Harris and Henry, along with a number of other House members, were particularly peeved about a document Edwards circulated sketching out a number of relatively broad tax ideas as a means of replacing the extra penny of sales taxes and making a number of claims about how he’s already made draconian budget cuts and the state can’t take any more. That was the subject of a fiery segment Rep. Alan Seabaugh had on KEEL Radio Friday morning, after which Edwards called Seabaugh a “liar” in response to a planted question at his Baton Rouge Press Club appearance.

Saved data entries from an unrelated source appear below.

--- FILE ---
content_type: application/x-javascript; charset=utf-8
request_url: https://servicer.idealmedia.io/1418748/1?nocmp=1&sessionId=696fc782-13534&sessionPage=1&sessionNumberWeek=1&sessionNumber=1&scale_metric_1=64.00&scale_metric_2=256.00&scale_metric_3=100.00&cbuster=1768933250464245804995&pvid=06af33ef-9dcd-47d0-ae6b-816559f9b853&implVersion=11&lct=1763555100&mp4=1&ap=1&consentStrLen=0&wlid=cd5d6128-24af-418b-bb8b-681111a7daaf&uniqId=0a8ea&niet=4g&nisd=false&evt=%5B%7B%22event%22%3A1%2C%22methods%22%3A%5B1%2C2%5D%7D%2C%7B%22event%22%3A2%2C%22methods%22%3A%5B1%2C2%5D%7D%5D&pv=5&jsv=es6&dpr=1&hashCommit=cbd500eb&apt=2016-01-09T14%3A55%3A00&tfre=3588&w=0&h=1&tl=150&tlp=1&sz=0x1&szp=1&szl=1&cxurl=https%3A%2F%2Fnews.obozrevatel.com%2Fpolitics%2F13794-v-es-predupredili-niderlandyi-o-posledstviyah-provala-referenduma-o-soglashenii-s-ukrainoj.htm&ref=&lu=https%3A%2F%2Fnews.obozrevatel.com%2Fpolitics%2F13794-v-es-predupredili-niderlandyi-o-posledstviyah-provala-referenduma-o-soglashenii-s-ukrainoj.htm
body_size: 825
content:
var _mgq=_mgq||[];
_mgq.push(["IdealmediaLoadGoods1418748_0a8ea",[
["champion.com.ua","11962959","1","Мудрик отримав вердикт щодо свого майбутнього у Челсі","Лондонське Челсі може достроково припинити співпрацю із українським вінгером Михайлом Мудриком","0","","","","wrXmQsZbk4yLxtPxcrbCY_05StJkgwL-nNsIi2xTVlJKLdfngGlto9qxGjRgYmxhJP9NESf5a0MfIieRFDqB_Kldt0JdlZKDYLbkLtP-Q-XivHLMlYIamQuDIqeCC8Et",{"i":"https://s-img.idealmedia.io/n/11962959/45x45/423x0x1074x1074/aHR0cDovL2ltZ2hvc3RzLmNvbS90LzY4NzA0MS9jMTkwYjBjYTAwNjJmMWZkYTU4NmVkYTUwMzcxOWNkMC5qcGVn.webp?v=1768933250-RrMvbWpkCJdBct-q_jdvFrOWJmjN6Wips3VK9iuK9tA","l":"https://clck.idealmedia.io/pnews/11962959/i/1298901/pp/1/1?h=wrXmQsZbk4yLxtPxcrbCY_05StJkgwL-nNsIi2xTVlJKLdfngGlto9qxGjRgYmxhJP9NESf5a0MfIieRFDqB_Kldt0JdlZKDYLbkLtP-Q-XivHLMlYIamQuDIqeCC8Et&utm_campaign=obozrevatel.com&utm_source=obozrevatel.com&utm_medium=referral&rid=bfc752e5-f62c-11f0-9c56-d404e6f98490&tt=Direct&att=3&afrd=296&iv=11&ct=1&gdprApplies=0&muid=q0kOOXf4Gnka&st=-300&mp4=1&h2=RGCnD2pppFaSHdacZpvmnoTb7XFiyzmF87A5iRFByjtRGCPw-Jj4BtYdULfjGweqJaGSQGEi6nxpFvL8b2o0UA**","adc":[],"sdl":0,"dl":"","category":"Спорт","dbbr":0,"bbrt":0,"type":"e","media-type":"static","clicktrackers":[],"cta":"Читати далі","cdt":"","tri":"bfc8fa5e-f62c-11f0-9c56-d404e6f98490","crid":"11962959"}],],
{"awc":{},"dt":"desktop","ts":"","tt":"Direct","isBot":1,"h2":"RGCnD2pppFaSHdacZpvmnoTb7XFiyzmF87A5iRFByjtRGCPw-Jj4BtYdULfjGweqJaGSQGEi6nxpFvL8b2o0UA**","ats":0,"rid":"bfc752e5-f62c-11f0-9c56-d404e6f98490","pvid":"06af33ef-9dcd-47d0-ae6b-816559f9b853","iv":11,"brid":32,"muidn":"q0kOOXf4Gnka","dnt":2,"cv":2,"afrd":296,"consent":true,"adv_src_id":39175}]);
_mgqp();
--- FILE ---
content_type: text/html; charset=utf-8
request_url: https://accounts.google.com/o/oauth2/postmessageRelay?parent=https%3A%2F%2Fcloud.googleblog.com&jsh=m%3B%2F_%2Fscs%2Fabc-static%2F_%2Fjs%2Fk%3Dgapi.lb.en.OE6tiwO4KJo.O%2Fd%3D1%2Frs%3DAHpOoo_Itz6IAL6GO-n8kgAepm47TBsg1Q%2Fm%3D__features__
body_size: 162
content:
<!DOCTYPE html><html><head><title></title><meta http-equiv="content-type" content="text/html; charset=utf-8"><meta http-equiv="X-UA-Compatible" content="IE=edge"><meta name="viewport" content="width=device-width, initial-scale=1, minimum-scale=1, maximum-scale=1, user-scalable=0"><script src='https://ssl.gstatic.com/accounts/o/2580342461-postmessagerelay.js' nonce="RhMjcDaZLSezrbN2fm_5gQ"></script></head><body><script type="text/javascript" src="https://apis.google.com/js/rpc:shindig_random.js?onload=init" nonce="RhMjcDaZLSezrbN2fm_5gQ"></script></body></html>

To date, the governor seems satisfied to maintain this posture of refusing any discussion of budget cuts and blame the entire fiscal mess on the intransigence of the Legislature. His problem is that what looks to him like good politics this week will become not so good later – because if nothing is done and no special session is had before the regular session begins in March then no taxes can be raised; those can only happen during a fiscal regular session, in an odd-numbered year. He’d have to call another special session in June after this regular session is over. And until then, Edwards would be stuck trying to resolve the budget deficit through the spending cuts he currently refuses to discuss.

Edwards knows this, and so do the legislators. They’re well aware that he has no real leverage on them in order to raise the taxes he wants, which is why they’re so irritated at his posturing. After all, they’ve all seen this movie before – it’s the only one on this governor’s projector, and the reviews haven’t been any good in any of its previous showings.

It’s hard to see how this will go well for the governor.